━━━━━ Text segment ━━━━━

# Hey from Wisconsin



## WImuskie (Jan 8, 2010)

New to the forum. Just got back into bowhunting after a ten year drought. Hi to everyone.


----------



## Tim Roberts (Jul 13, 2002)

:wav: :yo: *G'day.*







to *Archery Talk* WImuskie. Have fun here.


----------



## misfitmedic (Jan 13, 2010)

welcome back to bowhunting!!! It took me 4 years to be able to draw a bow after getting blown up in Iraq and it was the longest 4 years of my life...lol


----------



## wicked1Joe (May 19, 2009)

:wav:
Welcome to AT


----------



## Dthbyhoyt (Dec 4, 2004)

:welcome: 2 ArcheryTalk


----------



## rycountryboy (Feb 21, 2008)

:welcome: to AT


----------



## Nubbin' Bucky (Dec 31, 2009)

━━━━━ Supplied data ━━━━━

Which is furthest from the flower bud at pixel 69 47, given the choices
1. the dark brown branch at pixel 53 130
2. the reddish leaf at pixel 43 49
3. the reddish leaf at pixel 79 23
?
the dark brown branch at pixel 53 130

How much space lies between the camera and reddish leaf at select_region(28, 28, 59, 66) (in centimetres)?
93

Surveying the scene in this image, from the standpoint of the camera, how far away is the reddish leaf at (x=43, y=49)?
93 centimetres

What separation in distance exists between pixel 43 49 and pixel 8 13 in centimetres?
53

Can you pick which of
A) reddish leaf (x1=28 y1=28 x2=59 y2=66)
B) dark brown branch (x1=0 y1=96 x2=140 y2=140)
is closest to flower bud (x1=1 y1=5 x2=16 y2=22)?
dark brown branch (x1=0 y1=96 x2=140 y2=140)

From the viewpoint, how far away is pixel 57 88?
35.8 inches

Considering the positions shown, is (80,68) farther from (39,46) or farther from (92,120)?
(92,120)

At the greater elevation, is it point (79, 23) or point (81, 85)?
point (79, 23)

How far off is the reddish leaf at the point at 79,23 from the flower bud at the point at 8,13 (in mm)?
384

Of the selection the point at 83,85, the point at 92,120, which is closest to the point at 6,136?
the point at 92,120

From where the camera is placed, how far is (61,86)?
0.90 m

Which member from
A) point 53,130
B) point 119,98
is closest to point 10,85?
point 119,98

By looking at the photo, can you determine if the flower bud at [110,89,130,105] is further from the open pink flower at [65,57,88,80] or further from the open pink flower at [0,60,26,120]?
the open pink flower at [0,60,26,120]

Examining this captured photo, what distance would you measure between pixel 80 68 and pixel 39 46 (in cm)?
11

━━━━━

> _To be done_
• A. According to the welcome thread, how long had WImuskie gone without bowhunting?
• B. Put the lines of the listing into a numbered list, starting with the line that contains "From the viewpoint, how" and going on through the last line of the listing. Leave out blank lines.

> _Results of the tasks_
• A. Ten years.

• B.
1. From the viewpoint, how far away is pixel 57 88?
2. 35.8 inches
3. Considering the positions shown, is (80,68) farther from (39,46) or farther from (92,120)?
4. (92,120)
5. At the greater elevation, is it point (79, 23) or point (81, 85)?
6. point (79, 23)
7. How far off is the reddish leaf at the point at 79,23 from the flower bud at the point at 8,13 (in mm)?
8. 384
9. Of the selection the point at 83,85, the point at 92,120, which is closest to the point at 6,136?
10. the point at 92,120
11. From where the camera is placed, how far is (61,86)?
12. 0.90 m
13. Which member from
14. A) point 53,130
15. B) point 119,98
16. is closest to point 10,85?
17. point 119,98
18. By looking at the photo, can you determine if the flower bud at [110,89,130,105] is further from the open pink flower at [65,57,88,80] or further from the open pink flower at [0,60,26,120]?
19. the open pink flower at [0,60,26,120]
20. Examining this captured photo, what distance would you measure between pixel 80 68 and pixel 39 46 (in cm)?
21. 11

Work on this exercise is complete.